I've been out working in the garden, pruning grapevines and clearing and hoeing a small patch of ground. Then I put in a few legumes: peas, fava beans and chickpeas.
In reality, it's technically too late for fava beans, a little on the late side for peas, and too early for chickpeas. Also, though I meant to intercrop the legumes with onions, I didn't do so in the end, because I couldn't find onions in time. Too late, too early, not in time ... time, oh time! Time to garden is never plentiful, so I did what I could, when I could. I'll have to leave the rest to chance, and just hope that the weather will be kind, that my legumes will all sprout and grow, and that the onions which I'll plant alongside the legumes - when I get around to it - will do as intercropping. Sidecropping, why not? Sidecropping is sometimes the best that I can aspire to.

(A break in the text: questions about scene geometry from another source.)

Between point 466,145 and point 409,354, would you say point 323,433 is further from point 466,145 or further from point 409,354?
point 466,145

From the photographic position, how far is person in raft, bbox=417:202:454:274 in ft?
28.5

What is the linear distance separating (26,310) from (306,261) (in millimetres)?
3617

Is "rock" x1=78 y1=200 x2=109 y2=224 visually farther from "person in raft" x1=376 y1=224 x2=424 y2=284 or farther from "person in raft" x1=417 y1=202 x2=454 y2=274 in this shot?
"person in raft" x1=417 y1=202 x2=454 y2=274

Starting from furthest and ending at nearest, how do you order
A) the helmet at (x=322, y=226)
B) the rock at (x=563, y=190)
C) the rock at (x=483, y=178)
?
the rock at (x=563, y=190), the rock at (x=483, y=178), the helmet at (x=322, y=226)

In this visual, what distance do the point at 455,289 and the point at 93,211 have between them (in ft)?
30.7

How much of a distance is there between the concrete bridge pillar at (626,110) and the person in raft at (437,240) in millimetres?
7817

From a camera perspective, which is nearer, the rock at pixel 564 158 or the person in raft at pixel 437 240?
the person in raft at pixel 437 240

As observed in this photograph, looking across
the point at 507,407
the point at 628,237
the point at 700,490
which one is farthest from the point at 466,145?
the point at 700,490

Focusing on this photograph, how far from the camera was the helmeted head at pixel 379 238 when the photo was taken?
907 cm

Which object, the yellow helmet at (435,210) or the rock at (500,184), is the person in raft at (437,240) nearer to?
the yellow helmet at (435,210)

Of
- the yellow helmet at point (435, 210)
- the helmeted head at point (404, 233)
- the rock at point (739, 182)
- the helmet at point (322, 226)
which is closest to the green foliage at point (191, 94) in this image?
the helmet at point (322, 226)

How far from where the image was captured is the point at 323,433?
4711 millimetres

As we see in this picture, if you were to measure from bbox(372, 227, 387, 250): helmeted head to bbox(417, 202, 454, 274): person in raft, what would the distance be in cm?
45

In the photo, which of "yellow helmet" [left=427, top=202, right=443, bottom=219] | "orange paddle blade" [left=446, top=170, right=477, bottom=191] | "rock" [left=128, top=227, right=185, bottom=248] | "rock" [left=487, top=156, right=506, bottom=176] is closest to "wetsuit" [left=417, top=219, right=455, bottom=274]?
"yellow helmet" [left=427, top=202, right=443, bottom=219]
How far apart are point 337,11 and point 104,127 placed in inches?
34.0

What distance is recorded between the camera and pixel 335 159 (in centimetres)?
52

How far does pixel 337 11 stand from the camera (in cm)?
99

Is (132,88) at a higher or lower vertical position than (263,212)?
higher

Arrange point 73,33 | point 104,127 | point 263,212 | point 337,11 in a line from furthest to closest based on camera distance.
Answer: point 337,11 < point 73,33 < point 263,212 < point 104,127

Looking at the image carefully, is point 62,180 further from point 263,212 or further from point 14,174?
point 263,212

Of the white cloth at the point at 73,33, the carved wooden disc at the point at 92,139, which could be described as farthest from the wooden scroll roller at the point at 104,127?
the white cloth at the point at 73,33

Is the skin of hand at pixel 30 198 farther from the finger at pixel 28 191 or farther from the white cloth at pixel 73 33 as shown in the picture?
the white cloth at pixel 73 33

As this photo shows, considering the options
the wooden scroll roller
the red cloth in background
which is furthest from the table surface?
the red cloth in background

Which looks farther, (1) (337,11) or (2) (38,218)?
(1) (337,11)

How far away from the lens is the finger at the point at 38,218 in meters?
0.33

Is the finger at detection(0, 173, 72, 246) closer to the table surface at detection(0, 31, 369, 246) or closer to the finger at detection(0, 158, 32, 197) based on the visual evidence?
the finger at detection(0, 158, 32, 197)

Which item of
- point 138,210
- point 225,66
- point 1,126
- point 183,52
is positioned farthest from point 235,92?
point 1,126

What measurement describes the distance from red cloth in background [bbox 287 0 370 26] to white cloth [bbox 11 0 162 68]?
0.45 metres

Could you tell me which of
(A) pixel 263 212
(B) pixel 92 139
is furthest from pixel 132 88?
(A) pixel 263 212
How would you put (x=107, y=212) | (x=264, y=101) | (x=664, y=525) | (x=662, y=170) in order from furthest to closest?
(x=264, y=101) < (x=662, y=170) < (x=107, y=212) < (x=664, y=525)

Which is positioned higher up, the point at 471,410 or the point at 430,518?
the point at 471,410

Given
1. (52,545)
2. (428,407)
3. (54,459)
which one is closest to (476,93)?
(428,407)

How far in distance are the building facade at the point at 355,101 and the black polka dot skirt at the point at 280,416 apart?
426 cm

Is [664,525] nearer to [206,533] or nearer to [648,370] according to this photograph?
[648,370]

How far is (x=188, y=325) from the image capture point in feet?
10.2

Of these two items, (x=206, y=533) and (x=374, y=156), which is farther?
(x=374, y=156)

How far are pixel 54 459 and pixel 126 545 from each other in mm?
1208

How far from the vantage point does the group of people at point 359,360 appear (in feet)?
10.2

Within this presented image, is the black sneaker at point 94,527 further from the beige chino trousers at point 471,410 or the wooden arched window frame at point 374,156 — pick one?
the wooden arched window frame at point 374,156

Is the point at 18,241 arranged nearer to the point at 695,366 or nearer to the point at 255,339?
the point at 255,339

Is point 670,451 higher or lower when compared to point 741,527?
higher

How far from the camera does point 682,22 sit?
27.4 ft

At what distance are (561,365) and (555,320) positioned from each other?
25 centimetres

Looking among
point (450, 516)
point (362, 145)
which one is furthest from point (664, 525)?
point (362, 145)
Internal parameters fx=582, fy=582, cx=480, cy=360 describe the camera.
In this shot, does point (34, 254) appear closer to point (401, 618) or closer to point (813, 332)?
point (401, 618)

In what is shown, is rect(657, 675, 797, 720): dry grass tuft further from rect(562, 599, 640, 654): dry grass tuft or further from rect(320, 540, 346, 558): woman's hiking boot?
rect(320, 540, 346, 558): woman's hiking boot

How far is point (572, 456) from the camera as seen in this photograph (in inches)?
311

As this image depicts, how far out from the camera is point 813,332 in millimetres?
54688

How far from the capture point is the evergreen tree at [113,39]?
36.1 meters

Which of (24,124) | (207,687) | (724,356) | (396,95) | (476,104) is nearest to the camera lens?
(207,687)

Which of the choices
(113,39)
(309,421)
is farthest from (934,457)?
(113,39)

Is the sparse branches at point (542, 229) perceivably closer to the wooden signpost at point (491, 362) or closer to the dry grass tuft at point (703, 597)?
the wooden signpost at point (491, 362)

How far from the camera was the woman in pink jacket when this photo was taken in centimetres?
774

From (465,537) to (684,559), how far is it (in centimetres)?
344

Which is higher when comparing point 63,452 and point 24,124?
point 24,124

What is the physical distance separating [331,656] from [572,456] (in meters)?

Though I've gained a fair amount of experience during these last ten years of gardening, and although I always hope to dedicate more time to my garden, the fact is that right now I garden when I can. I aspire to grow the perfect bio-diverse garden, but the reality is that for now my garden is just good enough. And I'm a good enough gardener.
The good enough gardener plants fava, peas and chickpeas together, some too late, and some too early. And doesn't manage to intercrop them.
The good enough gardener prunes her grapevines wearing thin, pale pink yoga pants, not because she's just been to yoga (unfortunately she doesn't have time for yoga classes), but because she didn't have the time to change into more practical jeans. And she, the good enough gardener, knows very well that had she taken more time to pull out those infesting weeds when they were tender young plants, they wouldn't have gone to seed, which she's now helping spread.
The good enough gardener has huge piles of prunings and dead vegetation to burn, because she wasn't able, yet again, to make a hugelkultur compost mound. But she's hopeful that next autumn she will.
The good enough gardener found several and several carrots that she'd missed during harvest last year, which little earth critters had fed on during the winter.
The good enough gardener may end up sowing and planting and harvesting at not quite the right time, and she may even end up watering at not quite the right time of day during growing season (in fact she has an uncanny instinct for timing her watering sessions just before huge rainstorms).
But the good enough gardener absolutely loves every minute she spends thinking about and working in her garden. And despite the fact that her gardening falls far short of perfection, her "good enough" approach still allows her to feed her family with surprising amounts of fresh, healthy produce.